Şizofreni tedavisi çoğunlukla farmakolojiktir, ancak hastalara başka tedavi yöntemleri de önerilebilir. Şizofreniyi tedavi etme yöntemleri arasında psikoterapinin yanı sıra uygun bir diyetin sürdürülmesi veya - nadir durumlarda - elektrokonvülsif tedavi yer alır. Birçok olasılık var, ancak şizofreni hastaları için en önemli husus muhtemelen tedavinin etkinliğidir. Öyleyse şizofreni için en iyi tedavileri öğrenin ve hastalığın tamamen tedavi edilip edilemeyeceğini öğrenin.

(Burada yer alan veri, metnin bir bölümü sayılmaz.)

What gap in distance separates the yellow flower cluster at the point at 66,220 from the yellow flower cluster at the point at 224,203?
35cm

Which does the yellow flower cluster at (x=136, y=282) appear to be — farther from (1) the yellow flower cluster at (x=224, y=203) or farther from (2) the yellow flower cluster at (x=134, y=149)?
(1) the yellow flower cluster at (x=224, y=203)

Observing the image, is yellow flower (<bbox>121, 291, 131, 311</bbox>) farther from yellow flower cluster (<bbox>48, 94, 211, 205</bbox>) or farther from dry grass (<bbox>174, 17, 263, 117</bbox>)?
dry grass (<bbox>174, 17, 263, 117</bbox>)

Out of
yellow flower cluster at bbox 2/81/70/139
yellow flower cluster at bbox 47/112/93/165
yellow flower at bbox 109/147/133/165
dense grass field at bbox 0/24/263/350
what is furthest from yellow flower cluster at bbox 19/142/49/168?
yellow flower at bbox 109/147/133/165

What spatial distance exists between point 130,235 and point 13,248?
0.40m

Şizofreni tedavisigenellikle doktorlar ve psikoterapistler tarafından üstlenilen bir sorundur - şizofreni muhtemelen şu anda seçkin akıl hastalıklarının en ciddisi olarak kabul edilir. Nitekim sanrılar veya halüsinasyonlar yaşayan hastalar, çevrelerindeki insanlarda korku uyandırabilir ve yaşamlarındaki hastalık nedeniyle çeşitli ciddi sıkıntılara yol açabilir. Gerçek şu ki şizofreni başarıyla tedavi edilebilir. Şizofreni tedavisinde sadece farmakoterapi değil aynı zamanda psikoterapi de kullanılır ve hastaların durumu diyet veya yeterli fiziksel aktivite ile olumlu etkilenebilir.

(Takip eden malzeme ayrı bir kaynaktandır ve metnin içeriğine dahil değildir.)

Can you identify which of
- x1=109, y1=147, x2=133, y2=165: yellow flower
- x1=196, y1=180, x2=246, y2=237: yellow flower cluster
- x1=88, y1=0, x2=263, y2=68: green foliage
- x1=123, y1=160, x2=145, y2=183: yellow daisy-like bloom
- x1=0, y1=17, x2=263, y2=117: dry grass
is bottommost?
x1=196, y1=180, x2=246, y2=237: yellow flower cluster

Şizofreni tedavisi: farmakoterapi

Şizofreni tedavisinin temeli farmakolojik tedavidir. Bu şizofreniye büyük olasılıkla birçok faktör neden olur (hem biyolojik yönler hem de çevresel faktörler bu hastalığın nedenleri olarak dikkate alınır). Şizofreni hastalarında göze çarpan sapmalardan biri, sinir sistemindeki nörotransmitterlerdeki, özellikle de dopamindeki bozukluklardır. Şizofreni hastalarına uygulanan antipsikotik ilaçlar (nöroleptikler olarak da adlandırılır) temel ilaçlardan etkilenen dopaminerjik sistemdir (veya daha doğrusu reseptörleri).

Şizofreni tedavisinde farmakoterapi temel olarak iki aşamadan oluşur: akut psikotik durumların tedavisi ve idame tedavisi. Bu durumların ilkinde hastalara psikotik semptomlarını (sanrılar veya halüsinasyonlar gibi) mümkün olduğunca çabuk rahatlatmak için daha yüksek dozlarda ilaç verilir. Tedavinin başlamasından sonra durum farklı zamanlarda düzelirhastalar - genellikle antipsikotik tedavinin en belirgin etkilerinin tedaviye başladıktan 1 ila 4 hafta sonra ortaya çıktığı kabul edilir. Daha sonra hastaların durumu düzeldiğinde idame tedavisine geçilir. Hastaların ruhsal durumlarını mümkün olan en iyi şekilde sürdürmeyi ve ayrıca psikotik belirtilerin tekrarını önlemeyi amaçlar.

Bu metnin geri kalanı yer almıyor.